### Task instructions
Reproduce, word for word, the stretch of the forum thread on raised track sections from "## denray (Jan" through "have done good.".

### Source text
# RAISED SECTIONS, WHAT TO DO WITH THEM



## John J (Dec 29, 2007)

Someone asked a while back about raised sections of track and putting buildigns on them. I think it was in Buildings or Beginers forums.

Anyway I have a section that is raised becasue it would take too much fill to make it look right 

Here are some pcitures of that section. 

I used 3/4 squar tubing to make the frame work and some 3/4 x 1/8 flat steel for the side frames. 

I covered the thing with lath mesh that is used for plaster now a days instead of wood slats.

I skirt can me backe our the same mesh and covered with stucco and or morter mix to make it look like rocks.

The flat survace can be covered with just about anything you want to make it look good 

Back Drops can be added and skirts added.

These pictures are to stimulate your minds.


----------



## Jerry Barnes (Jan 2, 2008)

Good solution JJ, I think it looks fine just the way it is.


----------



## denray (Jan 5, 2008)

JJ 
Concentrate your scenery where it is close to the ground, EVERYBODY knows these are models of trains, not the real thing. What would you think if you went to someone elses layout and you saw how they were overcoming the terain differences. For me it would be one of my last priorities. I think you have done good. 
Dennis


----------



## Totalwrecker (Feb 26, 2009)

JJ, 
Those footings look like bagged cement. What did you do? Poke two sticks of rebar in them and add water? 
Slick! 

Why not just cover the stucture with ballast, the eye will blend it to the background. 

How much fill is too much?










John


----------



## Nutz-n-Bolts (Aug 12, 2010)

JJ, you could set a up a tipple to fill cars with dirt and bury them just as in John's photo. That would be enough operation to last quite a while !








But it looks fine just the way it is too. 

John, as usual I love the oh so applicable photos you dig out !


----------



## Mike Reilley (Jan 2, 2008)

Viaduct...in steel. I know you like welding so here's an idea.










That's the viaduct in Letchworth State Park in NY. You could simplify it for your layout by building several of the four leg towers and tacking them onto the side of the layout where your support steel goes into the cement. The support steel would still show, but it would be occluded by the outer structure to some degree. Then, you could span between those supports with simple pieces of sheet steel to make it look like a deck plate girder bridge. You'd just tack weld these to the existing deck steel on the sides. Alternatively, you could use plastic/acrylic...and glue on stiffener detail. Ray Dunakin uses a method like that and his bridges look wonderful. Lotsa eye catching detail. Your curves are wide enough that the plastic would be able to bend around your existing structure. It night look like this...











Then...just ballast the top of the viaduct.


One thing to consider is that your viaduct area looks like water flows across it...probably animals run under it too. So, you don't want to create a wall.


----------



## John J (Dec 29, 2007)

### Information given
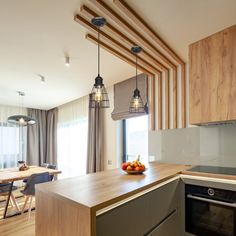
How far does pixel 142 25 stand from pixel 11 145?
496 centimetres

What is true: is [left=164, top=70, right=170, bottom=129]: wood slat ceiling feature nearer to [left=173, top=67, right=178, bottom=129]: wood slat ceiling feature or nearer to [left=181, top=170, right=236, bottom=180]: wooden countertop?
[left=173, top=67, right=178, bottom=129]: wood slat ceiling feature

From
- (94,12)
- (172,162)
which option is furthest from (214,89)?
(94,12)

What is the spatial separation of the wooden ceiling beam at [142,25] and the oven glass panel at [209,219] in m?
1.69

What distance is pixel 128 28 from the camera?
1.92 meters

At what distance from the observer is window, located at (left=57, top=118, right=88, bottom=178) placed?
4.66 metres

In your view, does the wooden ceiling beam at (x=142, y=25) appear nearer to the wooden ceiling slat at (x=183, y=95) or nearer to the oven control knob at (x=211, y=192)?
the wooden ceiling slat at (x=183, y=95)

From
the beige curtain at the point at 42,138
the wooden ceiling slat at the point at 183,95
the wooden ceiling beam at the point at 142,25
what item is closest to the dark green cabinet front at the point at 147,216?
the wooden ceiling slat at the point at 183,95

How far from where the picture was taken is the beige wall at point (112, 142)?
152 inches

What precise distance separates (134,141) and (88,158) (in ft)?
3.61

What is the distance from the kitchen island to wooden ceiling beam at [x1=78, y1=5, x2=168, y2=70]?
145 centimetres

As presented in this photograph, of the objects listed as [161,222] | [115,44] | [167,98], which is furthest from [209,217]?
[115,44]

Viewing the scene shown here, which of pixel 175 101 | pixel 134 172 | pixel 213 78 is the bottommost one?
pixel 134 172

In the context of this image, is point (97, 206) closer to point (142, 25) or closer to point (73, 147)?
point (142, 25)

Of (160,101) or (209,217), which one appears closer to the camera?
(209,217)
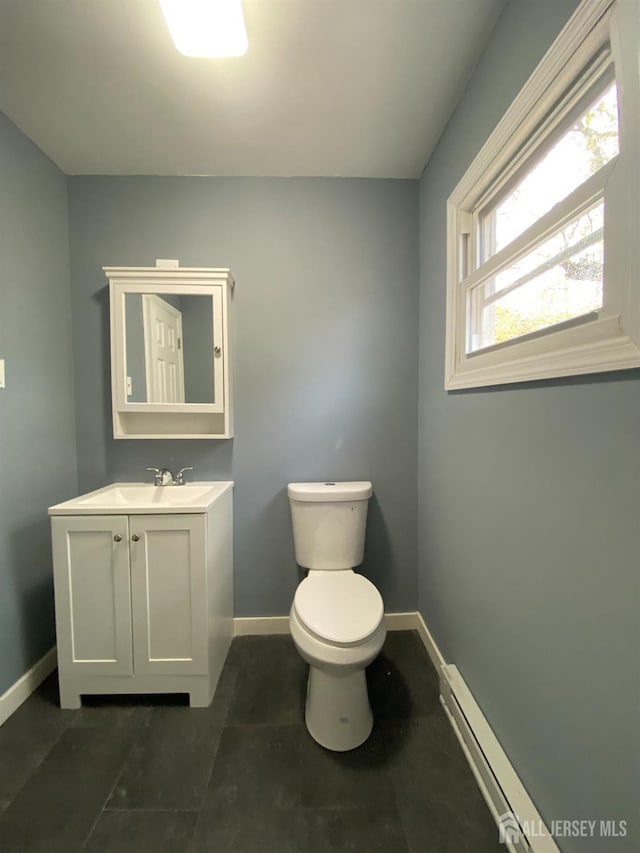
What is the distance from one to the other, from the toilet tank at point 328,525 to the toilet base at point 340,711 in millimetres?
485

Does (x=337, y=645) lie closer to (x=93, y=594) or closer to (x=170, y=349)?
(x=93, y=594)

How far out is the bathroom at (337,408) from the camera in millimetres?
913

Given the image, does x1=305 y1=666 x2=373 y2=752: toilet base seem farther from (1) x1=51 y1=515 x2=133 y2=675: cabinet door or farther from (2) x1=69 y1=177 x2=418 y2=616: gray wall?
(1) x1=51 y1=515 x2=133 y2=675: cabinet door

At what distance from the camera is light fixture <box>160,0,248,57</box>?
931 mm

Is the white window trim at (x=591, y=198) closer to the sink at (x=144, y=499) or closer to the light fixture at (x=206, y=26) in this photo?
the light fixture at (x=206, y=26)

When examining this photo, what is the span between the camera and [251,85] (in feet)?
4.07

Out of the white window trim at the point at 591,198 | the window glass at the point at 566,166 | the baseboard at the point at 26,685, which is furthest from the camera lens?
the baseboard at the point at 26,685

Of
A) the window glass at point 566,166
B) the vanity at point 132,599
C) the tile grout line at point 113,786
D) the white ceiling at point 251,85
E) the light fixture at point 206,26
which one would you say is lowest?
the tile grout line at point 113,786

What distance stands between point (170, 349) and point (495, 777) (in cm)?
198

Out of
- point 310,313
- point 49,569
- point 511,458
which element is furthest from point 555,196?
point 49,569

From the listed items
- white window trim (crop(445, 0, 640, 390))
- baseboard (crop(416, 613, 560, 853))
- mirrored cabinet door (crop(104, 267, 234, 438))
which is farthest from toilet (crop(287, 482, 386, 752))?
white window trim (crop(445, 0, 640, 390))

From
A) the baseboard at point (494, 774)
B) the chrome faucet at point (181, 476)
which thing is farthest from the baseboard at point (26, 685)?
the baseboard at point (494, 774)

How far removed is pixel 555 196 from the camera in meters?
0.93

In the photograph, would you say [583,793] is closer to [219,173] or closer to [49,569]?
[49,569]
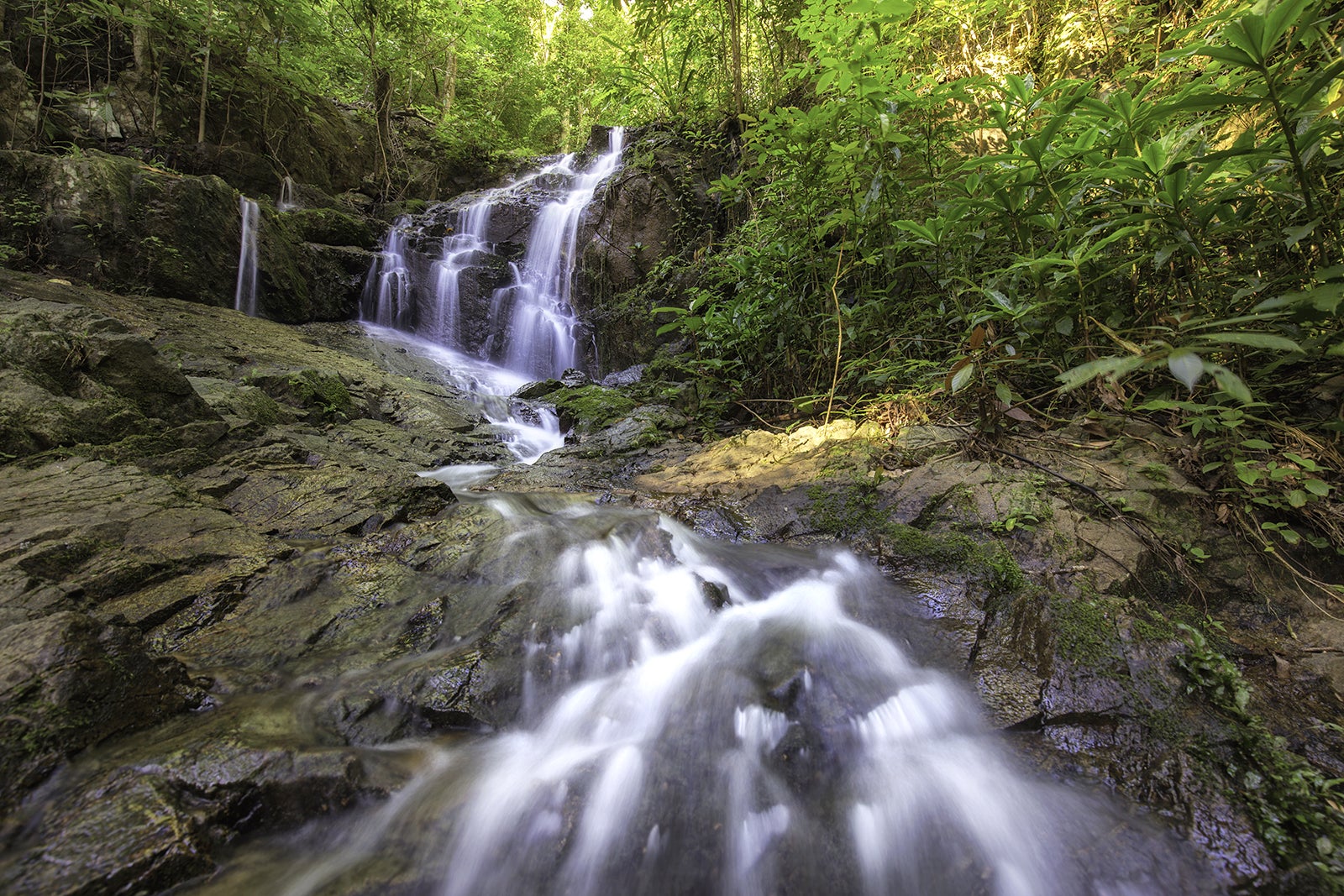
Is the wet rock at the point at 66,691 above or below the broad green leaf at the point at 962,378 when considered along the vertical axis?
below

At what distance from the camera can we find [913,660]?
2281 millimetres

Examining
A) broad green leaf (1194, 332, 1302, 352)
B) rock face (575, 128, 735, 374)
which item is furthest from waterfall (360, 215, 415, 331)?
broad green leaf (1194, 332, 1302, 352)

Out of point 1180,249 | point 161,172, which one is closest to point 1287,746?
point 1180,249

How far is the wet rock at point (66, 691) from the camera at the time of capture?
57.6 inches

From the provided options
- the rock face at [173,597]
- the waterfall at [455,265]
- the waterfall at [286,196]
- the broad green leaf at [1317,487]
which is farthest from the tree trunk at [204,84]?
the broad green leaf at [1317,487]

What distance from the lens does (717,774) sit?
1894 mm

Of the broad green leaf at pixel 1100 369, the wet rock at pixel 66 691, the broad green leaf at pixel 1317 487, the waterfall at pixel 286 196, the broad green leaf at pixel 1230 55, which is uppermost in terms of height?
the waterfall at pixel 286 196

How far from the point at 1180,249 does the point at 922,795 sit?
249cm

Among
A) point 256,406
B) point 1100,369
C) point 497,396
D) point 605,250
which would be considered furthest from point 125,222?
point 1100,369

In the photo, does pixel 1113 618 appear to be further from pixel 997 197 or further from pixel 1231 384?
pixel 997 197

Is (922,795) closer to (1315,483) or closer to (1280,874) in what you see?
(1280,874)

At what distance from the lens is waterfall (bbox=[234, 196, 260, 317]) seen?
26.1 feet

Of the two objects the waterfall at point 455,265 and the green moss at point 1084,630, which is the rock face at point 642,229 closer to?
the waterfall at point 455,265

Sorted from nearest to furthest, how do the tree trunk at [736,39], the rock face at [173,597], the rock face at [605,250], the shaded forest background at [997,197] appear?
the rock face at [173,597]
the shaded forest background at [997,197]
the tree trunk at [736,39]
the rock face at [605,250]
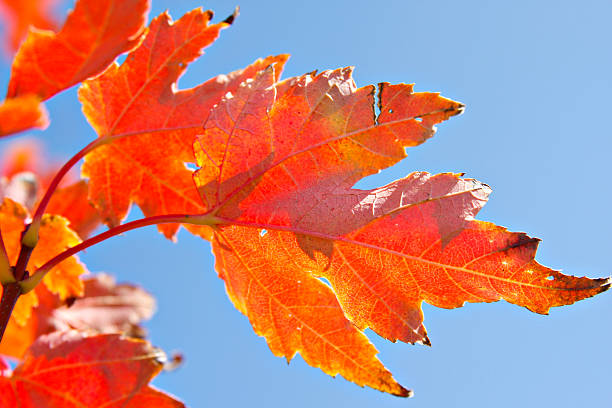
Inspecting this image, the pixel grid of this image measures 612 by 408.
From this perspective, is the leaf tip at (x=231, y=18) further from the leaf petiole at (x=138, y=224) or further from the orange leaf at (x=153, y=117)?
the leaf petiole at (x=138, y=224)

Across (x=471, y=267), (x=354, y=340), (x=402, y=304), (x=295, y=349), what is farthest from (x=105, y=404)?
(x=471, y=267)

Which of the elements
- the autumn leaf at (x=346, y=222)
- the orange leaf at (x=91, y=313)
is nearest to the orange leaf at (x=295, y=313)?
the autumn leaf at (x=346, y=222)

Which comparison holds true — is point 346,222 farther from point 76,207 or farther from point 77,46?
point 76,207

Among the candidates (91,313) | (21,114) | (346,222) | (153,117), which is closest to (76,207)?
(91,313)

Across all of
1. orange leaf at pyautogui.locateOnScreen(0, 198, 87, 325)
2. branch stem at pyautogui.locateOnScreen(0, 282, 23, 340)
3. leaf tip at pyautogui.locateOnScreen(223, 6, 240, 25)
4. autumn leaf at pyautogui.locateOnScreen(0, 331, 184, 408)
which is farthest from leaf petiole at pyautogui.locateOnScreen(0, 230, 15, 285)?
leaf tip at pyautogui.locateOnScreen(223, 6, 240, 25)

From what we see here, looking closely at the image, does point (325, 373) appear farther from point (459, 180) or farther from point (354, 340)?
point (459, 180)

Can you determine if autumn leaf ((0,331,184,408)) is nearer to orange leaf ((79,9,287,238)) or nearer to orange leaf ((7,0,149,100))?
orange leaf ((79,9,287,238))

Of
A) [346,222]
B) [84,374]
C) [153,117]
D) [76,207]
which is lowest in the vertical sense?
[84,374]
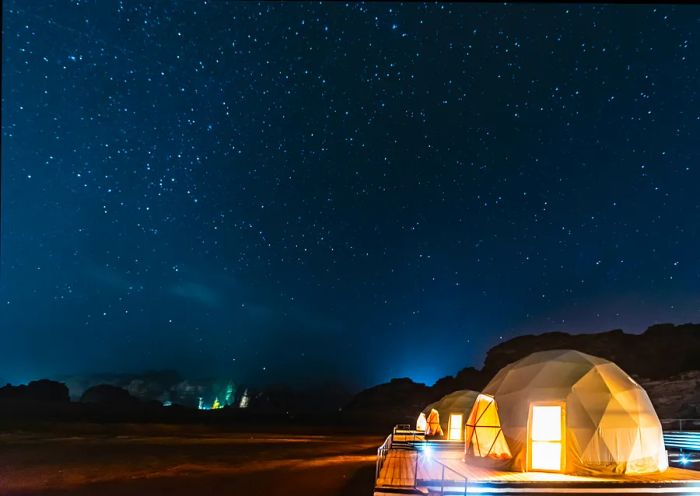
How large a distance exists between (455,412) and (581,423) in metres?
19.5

### Result for this exercise
## denray (Jan 5, 2008)

JJ 
Concentrate your scenery where it is close to the ground, EVERYBODY knows these are models of trains, not the real thing. What would you think if you went to someone elses layout and you saw how they were overcoming the terain differences. For me it would be one of my last priorities. I think you have done good.